I was very used to working independently so the fact that nobody was going to give me any guidance didn't especially bother me. Nobody had given me any guidance while I was the house theorist at the cyclotron at Harvard. So that was fine. But it was also clear to me that I had to retool because I had been working at Harvard on this electron scattering from particles… experiments done by Hofstadter at Stanford, and what was of interest now were the weak interactions - the beta decays and things - because of some work that had been done by Lee and Yang having to do with the non-conservation of parity. And that was the… that was the subject matter that was of interest.
There was also a small group there very, very high-powered people who, as far as I could see, were trying to kill quantum field theory by forcing it to be rigorous, which it wasn't. Marvellous people. I met… [unclear] Res Jost, who was a Swiss physicist. A very funny character, we became good friends. And I was once coming out of the cafeteria and Jost and Lehmann, who were two of the people… they were called the [sic], the Field Union and they were trying to kill quantum field theory. And they were laughing and laughing, and I said to Jost, 'You're laughing,' Jost said, 'We are laughing, but inside we are very sad,' said Jost to me. I was very fond of Jost.

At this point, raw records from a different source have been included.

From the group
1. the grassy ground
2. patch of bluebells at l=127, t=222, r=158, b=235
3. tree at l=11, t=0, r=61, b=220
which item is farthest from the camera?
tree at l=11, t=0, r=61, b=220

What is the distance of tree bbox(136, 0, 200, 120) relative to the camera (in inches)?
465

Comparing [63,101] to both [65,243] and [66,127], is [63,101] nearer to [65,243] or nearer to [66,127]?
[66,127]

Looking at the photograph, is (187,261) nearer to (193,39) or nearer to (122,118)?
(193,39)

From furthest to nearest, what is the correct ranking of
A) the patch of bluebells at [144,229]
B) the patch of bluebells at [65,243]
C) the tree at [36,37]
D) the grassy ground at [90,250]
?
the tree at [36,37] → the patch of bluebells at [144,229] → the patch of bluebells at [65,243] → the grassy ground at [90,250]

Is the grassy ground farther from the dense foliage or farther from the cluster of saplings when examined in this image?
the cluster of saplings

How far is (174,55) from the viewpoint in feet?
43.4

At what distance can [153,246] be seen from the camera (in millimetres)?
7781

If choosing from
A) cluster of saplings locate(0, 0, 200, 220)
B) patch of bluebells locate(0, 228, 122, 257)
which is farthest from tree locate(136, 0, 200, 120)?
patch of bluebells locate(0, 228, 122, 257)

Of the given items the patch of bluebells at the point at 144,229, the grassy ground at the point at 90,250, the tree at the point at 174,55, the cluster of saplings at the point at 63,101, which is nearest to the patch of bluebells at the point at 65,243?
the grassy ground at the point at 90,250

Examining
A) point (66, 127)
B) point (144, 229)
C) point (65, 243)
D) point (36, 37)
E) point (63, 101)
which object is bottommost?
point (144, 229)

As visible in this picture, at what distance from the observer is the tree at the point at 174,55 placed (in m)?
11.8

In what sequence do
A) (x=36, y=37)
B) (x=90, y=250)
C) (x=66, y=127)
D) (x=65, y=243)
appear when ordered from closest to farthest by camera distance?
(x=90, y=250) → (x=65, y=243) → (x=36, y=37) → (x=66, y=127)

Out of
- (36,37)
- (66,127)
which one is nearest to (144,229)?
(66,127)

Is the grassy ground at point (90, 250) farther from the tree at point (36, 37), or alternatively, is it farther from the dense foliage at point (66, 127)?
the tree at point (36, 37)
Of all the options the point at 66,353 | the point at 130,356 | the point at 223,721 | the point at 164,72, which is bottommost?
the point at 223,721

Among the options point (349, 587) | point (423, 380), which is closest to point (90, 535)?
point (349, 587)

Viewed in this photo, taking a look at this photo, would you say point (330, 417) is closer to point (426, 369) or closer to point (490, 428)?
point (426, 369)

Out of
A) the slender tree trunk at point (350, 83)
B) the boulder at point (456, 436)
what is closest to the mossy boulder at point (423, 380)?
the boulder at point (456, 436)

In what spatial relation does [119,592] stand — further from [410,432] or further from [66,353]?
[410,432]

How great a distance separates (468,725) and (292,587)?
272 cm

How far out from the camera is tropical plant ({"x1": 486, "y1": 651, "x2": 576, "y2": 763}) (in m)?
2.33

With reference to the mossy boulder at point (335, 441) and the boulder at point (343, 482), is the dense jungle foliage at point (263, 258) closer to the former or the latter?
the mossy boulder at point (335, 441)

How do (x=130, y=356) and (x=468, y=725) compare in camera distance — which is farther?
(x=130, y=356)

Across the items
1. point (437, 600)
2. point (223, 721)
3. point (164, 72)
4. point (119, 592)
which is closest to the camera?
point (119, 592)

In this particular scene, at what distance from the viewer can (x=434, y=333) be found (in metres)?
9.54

So I retooled, and I learned... learned about the weak interactions and parity non-conservation, and Lee and Yang were there. They won the Nobel Prize that Fall. We very junior people were not invited to the Nobel Prize celebration. That bothered me slightly but it bothered my office mate terribly. He was an Italian named Morpurgo and he was very upset that he wasn't invited, and he kept saying to me, 'I can feast the Nobel Prize.' But he was not allowed to feast the Nobel Prize.